A subject access request is a requirement of data protection legislation. The subject is requesting to see all the data that may exist, not just that on the tool, an organisation holds.
How would you police the system for negative comments placed in the records?
We will have a code of conduct attached to the tool, guidelines for employers to operate within. As the NHS operates under a culture of respect we would hope that all comments would have a constructive nature. Any inappropriate comments can be reported to the NHS Employers team.
For those organisations that currently keep our own databases can we transfer this to the new database?
Yes – you will be able to quick register people onto the new tool as shown in the demonstration. All data of outcomes that has been provided to NHS Employers historically will also be added in.
When the website is redesigned will we still be able to advertise our information days?

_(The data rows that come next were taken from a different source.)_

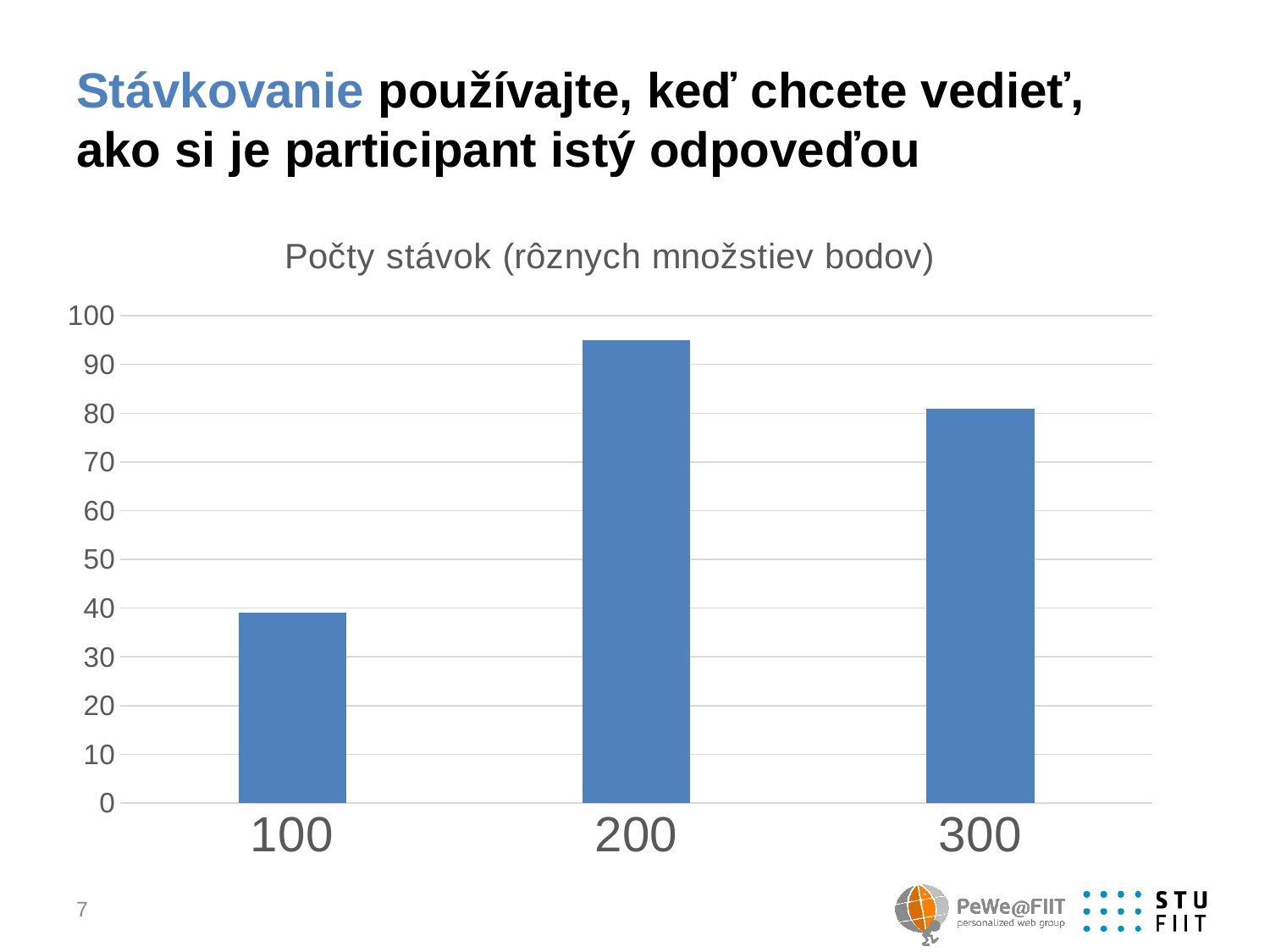
Which is larger, the value for 100 or the value for 300? 300 Which category has the lowest bar in the chart? 100 Which category has the highest bar in the chart? 200 Is the value for 300 greater or less than 70? greater Is the value for 300 greater or less than 90? less Is the value for 100 greater or less than 50? less What kind of chart is shown on the slide? bar chart How many categories are shown on the x axis of the chart? 3 What is the title of the chart? Počty stávok (rôznych množstiev bodov) Which is larger, the value for 200 or the value for 300? 200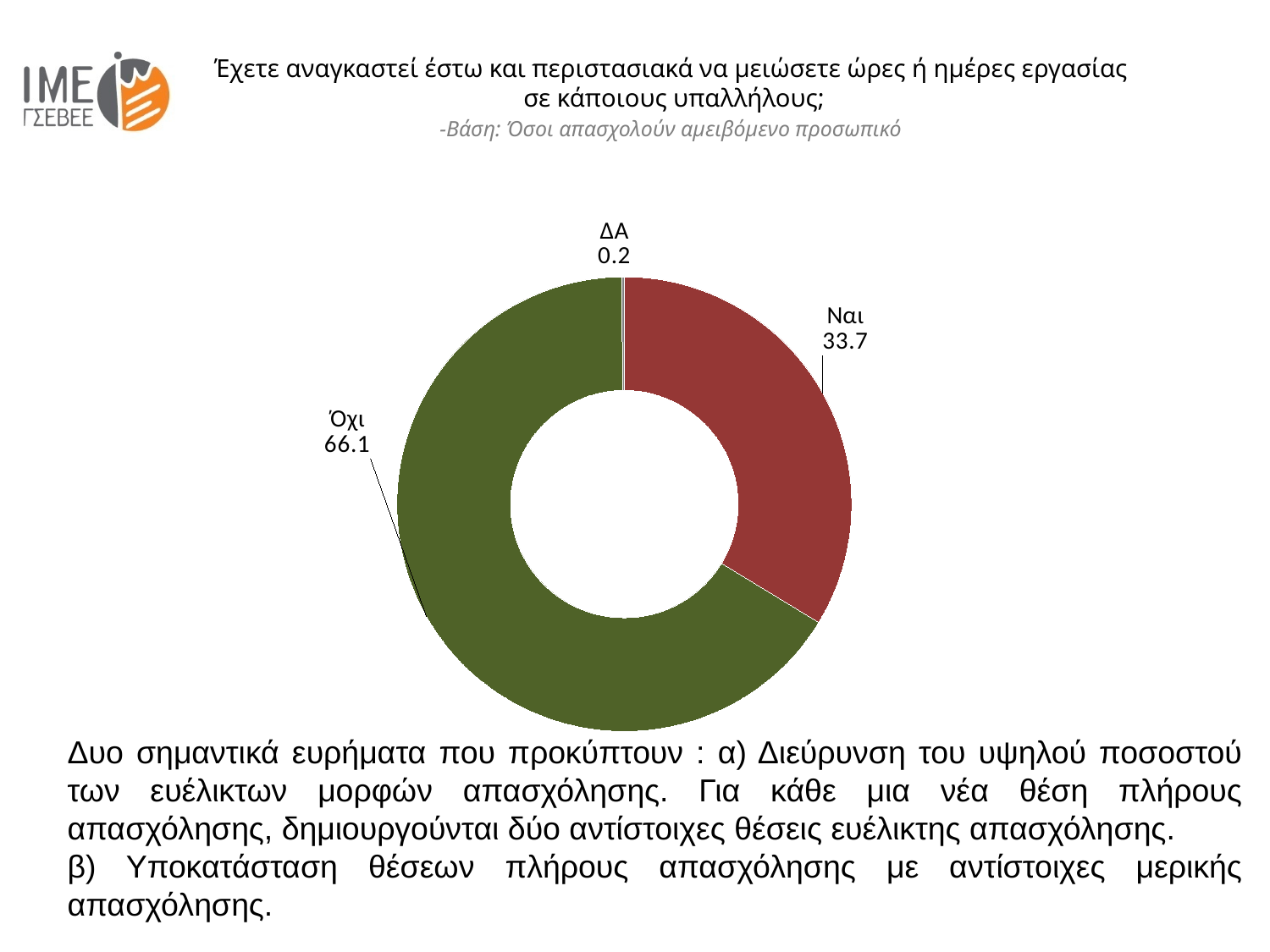
What colour is the Ναι slice? Red What value is shown for Ναι? 33.7 Which is larger, the value for Ναι or the value for Όχι? Όχι What is the difference between the values for Όχι and Ναι? 32.4 What value is shown for ΔΑ? 0.2 Which category has the smallest share of the chart? ΔΑ What colour is the Όχι slice? Green What value is shown for Όχι? 66.1 Which category has the largest share of the chart? Όχι What kind of chart is shown on the slide? Doughnut chart What is the difference between the values for Ναι and ΔΑ? 33.5 How many categories are shown in the chart? 3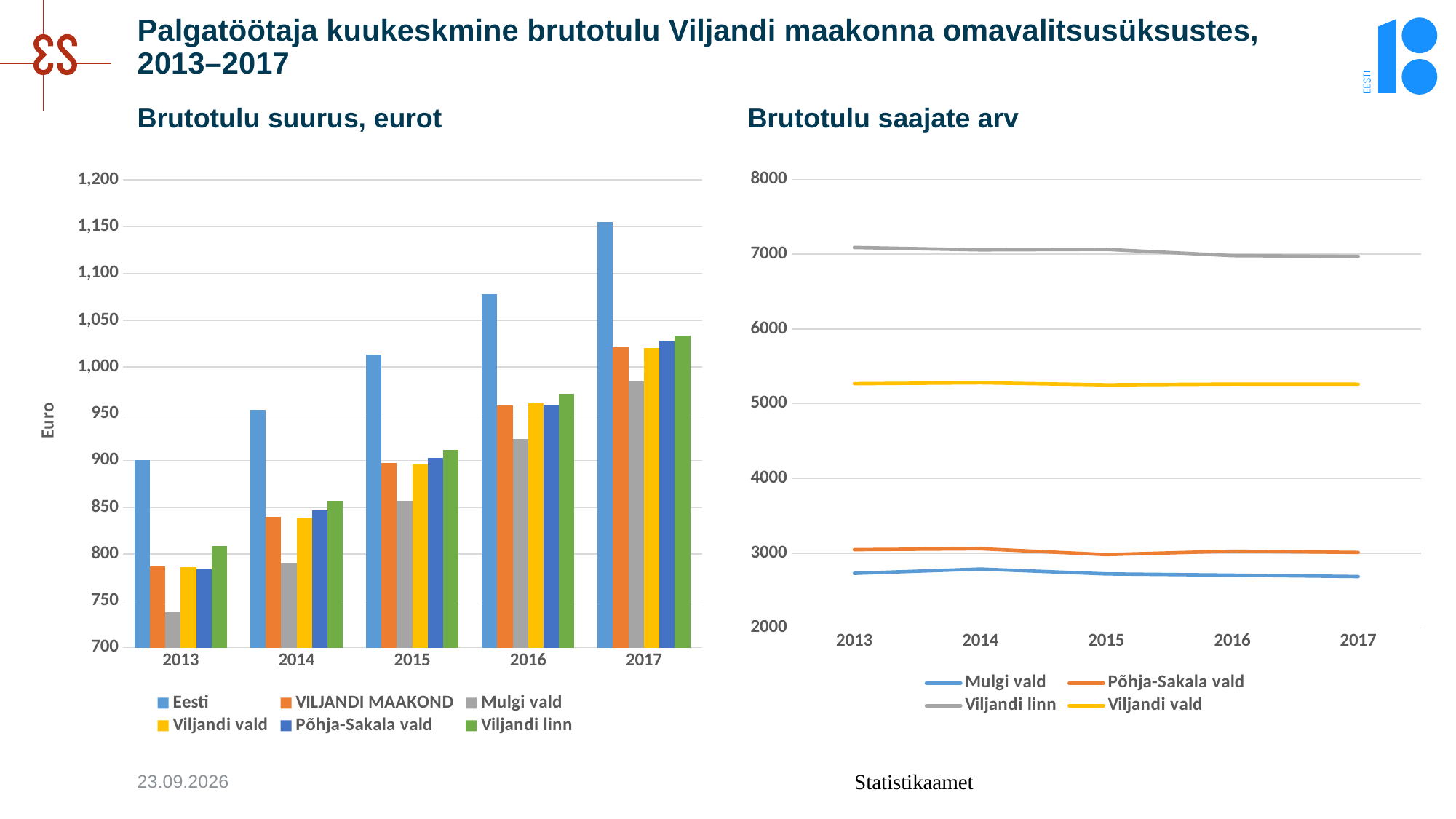
On the right chart 'Brutotulu saajate arv', which series has the highest values? Viljandi linn On the left chart 'Brutotulu suurus, eurot', do the Eesti values rise or fall from 2013 to 2017? rise On the left chart 'Brutotulu suurus, eurot', is the value for Eesti in 2017 greater or less than 1,100? greater On the left chart 'Brutotulu suurus, eurot', how many years are shown on the x axis? 5 On the left chart 'Brutotulu suurus, eurot', what kind of chart is shown? bar chart On the left chart 'Brutotulu suurus, eurot', how many series does the legend list? 6 On the left chart 'Brutotulu suurus, eurot', which series has the lowest bar in 2013? Mulgi vald On the left chart 'Brutotulu suurus, eurot', in which year is the Eesti bar highest? 2017 On the right chart 'Brutotulu saajate arv', is the value for Mulgi vald in 2017 greater or less than 3000? less On the left chart 'Brutotulu suurus, eurot', is the value for Mulgi vald in 2013 greater or less than 750? less On the right chart 'Brutotulu saajate arv', what kind of chart is shown? line chart On the right chart 'Brutotulu saajate arv', how many series does the legend list? 4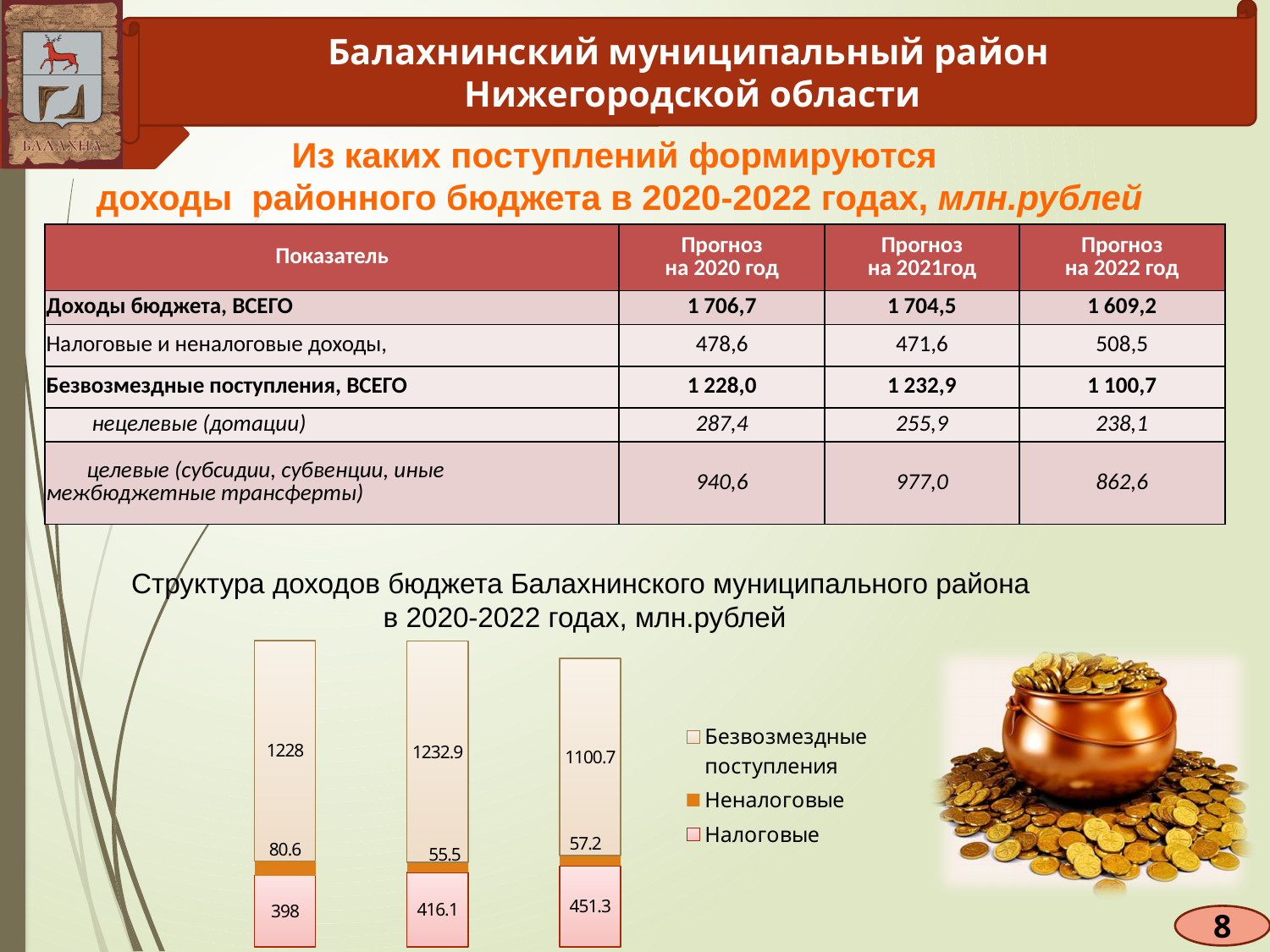
Which bar has the lowest value for 'Налоговые'? the leftmost bar (398) What is the value of 'Неналоговые' in the rightmost bar of the chart? 57.2 How many series does the legend of the chart list? 3 What type of chart is shown at the bottom of the slide? stacked bar chart Is the 'Неналоговые' value larger in the leftmost bar or the middle bar? the leftmost bar How many bars are plotted in the chart 'Структура доходов бюджета Балахнинского муниципального района в 2020-2022 годах'? 3 What is the total of the rightmost stacked bar? 1609.2 Which bar has the highest value for 'Безвозмездные поступления'? the middle bar (1232.9) Do the 'Налоговые' values rise or fall from the leftmost bar to the rightmost bar? rise What is the value of 'Безвозмездные поступления' in the leftmost bar of the chart? 1228 What is the value of 'Налоговые' in the middle bar of the chart? 416.1 What is the difference between the 'Налоговые' values of the rightmost and leftmost bars? 53.3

The website functionality will not change. Information days will still be able to be advertised but we are looking to enhance the careers information available to potential candidates.
Are the Armed Forces staff made aware that we will be sharing their data as part of this service?
Yes, as part of the registration process we will ask them to agree to their data being shared and how it will be used.
Can an authorised signatory be added to the agreement alongside the single point of contact?
The single point of contact will be using the system and ensuring the data sharing agreement is being followed. They can sign on behalf of the employer as long as that follows the employer’s processes.